• [Your objective]: What is needed is an exact printout of all the data.

• [Excerpted records]:
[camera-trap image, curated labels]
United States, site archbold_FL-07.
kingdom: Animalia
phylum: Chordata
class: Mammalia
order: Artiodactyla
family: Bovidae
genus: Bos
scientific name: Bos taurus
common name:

• [Answer to this exercise]:
[camera-trap image, curated labels]
United States, site archbold_FL-07.
kingdom: Animalia
phylum: Chordata
class: Mammalia
order: Artiodactyla
family: Bovidae
genus: Bos
scientific name: Bos taurus
common name:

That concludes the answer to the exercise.